Smith also relocated to Birmingham in order to make a fresh start to a career which has already brought him an Olympic bronze medal, European silver and world bronze.
Sunday's effort, off a run-up of seven rather than the full nine steps, was a tribute to his mental strength and technical ability. Afterwards he defined the word relieved.
"We were not expecting him to jump so high, but I would never have liked to say that it wasn't possible for him. That's the sort of height and beyond that he will need to get a medal in Seville. He probably needs the capacity to go a couple of jumps higher.
"But it's always nice when a plan comes together. Afterwards I think the phrase he used more than any was `I'm back'. His self-belief has always been the thing that has kept him going through all the dark times."

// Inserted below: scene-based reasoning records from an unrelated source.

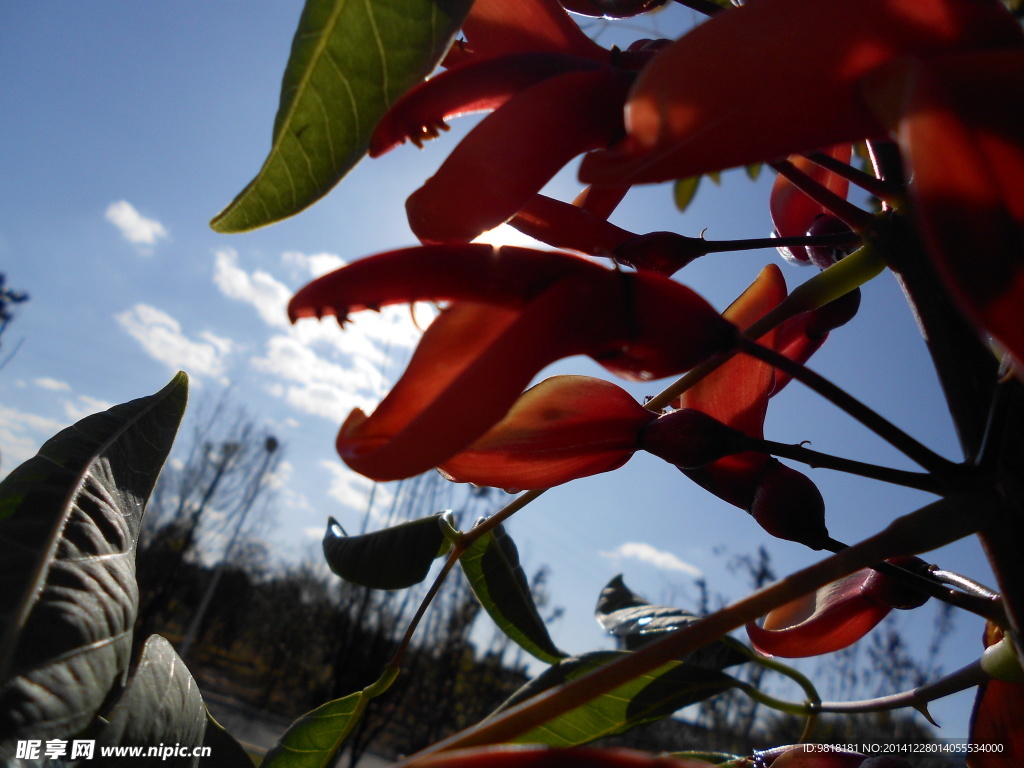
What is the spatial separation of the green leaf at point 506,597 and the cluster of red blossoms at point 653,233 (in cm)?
25

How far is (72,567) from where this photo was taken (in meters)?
0.26

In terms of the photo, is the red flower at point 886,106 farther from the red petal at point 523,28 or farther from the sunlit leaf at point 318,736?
the sunlit leaf at point 318,736

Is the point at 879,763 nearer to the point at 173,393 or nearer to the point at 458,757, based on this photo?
the point at 458,757

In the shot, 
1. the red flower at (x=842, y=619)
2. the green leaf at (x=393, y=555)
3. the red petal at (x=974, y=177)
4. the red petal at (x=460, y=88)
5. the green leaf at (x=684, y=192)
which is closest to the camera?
the red petal at (x=974, y=177)

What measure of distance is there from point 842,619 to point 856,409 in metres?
0.18

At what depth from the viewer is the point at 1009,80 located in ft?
0.51

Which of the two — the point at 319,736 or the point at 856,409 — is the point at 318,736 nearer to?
the point at 319,736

The next competition for Smith will be at St-Denis on Saturday. The plan is to jump once again with a seven-step run-up and then take a three-week training break in preparation for the World Championship trials, where he will jump off a full run-up. He then has meetings at Eberstadt (1 August) and Cologne (8 August) after which he will decide what is the best approach- run for him at the World Championships.
Characteristically, once he had jumped 2.36 on Sunday - only a centimetre below the British record he set in 1992 - Smith had made an attempt to clear 2.40, which has a special significance for all high jumpers. "He wasn't too far away with his third attempt," Bidder said. "But 2.40 is an awful long way up. But Steve will have that attempt fresh in his mind when he next comes to it."
The women's 1500 metres saw another performance full of guts and effort from Kelly Holmes, who suffered yet another injury setback in February of this year when she had to fly home from training in Australia with an Achilles problem.
In what was her season's debut Holmes - who made a late return from injury last season to earn the Commonwealth 1500m silver medal - looked as if she was going to suffer her first defeat by a fellow Briton for many years as the field came to the bell. But Holmes, as so often before, dug into her resources to overtake Hayley Tullett in the final straight. If they gave medals for fortitude, Holmes would have a cupboard full.